TASK TO COMPLETE :: Please show each line in the records below that contains the string "piece", copying every such line in full.

++++ LISTING

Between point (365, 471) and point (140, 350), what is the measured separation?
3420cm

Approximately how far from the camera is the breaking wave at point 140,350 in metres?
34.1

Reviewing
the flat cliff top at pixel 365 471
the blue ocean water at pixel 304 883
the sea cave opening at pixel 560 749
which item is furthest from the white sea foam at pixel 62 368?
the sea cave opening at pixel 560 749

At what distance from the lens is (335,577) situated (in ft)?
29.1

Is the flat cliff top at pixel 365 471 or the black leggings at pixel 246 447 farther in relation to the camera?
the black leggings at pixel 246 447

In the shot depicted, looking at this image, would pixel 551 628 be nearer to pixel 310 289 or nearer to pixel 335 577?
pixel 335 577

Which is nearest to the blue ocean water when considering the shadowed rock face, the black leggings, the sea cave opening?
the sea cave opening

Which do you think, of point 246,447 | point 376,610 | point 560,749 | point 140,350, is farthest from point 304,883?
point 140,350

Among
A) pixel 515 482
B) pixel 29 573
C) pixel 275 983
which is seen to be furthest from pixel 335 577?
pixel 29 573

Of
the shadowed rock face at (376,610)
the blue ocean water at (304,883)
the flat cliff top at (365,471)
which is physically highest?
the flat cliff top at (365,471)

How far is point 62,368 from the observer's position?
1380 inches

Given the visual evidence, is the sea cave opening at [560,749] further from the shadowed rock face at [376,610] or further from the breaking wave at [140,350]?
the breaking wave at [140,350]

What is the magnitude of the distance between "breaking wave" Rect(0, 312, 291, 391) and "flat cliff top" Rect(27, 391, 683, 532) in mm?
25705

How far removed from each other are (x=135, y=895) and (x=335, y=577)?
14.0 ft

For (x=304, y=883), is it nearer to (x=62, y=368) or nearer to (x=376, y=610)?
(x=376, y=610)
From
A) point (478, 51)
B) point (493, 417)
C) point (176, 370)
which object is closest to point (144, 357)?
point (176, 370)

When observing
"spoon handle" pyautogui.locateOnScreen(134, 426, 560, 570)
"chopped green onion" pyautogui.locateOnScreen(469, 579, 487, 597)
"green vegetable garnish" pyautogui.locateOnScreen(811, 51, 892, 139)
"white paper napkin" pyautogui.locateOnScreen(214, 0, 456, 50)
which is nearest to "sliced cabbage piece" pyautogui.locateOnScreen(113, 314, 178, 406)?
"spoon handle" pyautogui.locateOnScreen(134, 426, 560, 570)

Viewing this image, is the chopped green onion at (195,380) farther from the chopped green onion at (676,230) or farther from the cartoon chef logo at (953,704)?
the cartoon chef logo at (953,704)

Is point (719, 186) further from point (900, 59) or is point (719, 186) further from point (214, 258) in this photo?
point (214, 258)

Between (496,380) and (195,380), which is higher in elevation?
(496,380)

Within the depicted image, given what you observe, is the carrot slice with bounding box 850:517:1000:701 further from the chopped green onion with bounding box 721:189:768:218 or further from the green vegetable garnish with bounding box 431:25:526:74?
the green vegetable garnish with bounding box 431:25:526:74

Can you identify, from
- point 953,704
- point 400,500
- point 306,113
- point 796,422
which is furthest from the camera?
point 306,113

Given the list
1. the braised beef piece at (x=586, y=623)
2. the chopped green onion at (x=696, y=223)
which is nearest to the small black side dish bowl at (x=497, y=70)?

++++++++
++++ LISTING

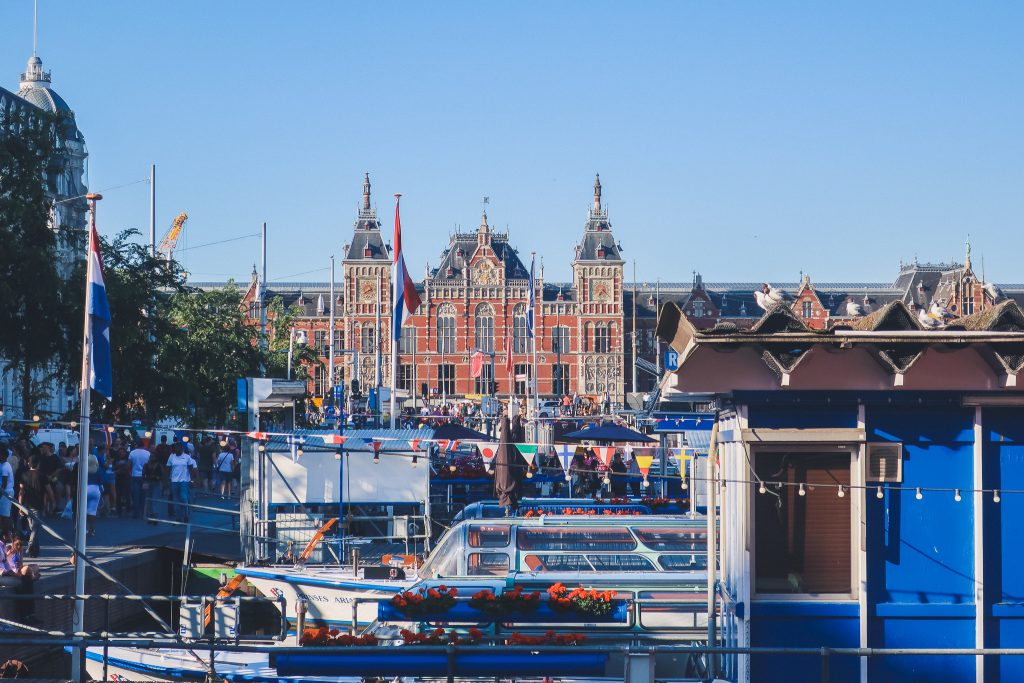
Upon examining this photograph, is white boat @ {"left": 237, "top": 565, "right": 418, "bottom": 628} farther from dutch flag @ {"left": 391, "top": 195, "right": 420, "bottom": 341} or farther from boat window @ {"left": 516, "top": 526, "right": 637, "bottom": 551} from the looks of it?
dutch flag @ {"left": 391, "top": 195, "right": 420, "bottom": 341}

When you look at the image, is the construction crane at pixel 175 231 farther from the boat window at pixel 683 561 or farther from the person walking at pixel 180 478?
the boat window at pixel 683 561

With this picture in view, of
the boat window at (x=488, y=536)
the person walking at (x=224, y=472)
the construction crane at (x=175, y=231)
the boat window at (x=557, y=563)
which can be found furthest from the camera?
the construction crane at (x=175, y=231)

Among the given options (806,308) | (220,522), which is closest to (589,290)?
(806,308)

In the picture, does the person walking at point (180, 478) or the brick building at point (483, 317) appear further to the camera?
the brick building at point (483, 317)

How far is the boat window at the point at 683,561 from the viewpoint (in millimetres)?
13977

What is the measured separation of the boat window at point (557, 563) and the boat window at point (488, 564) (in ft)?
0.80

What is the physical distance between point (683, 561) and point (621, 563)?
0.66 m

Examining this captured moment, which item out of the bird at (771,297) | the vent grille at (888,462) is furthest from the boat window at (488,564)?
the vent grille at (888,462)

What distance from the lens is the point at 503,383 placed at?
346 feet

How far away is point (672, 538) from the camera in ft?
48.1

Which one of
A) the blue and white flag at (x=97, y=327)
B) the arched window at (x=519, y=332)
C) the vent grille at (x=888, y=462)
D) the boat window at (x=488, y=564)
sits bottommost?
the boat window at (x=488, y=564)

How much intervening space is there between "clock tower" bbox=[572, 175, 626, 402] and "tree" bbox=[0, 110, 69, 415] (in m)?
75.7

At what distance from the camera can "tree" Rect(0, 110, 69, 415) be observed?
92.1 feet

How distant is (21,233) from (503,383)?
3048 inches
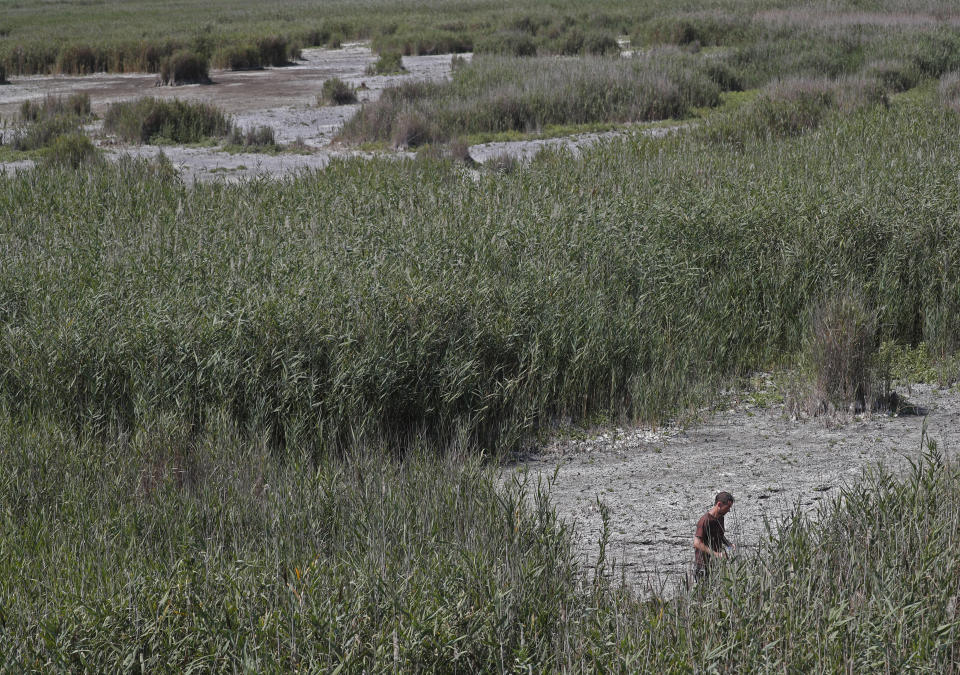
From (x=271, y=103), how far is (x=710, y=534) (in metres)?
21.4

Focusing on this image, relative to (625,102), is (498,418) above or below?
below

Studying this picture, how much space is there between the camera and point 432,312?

++++++++

EXERCISE RESPONSE ::
which is nearest to "sliced cabbage piece" pyautogui.locateOnScreen(113, 314, 178, 406)?
1. the braised beef piece at (x=586, y=623)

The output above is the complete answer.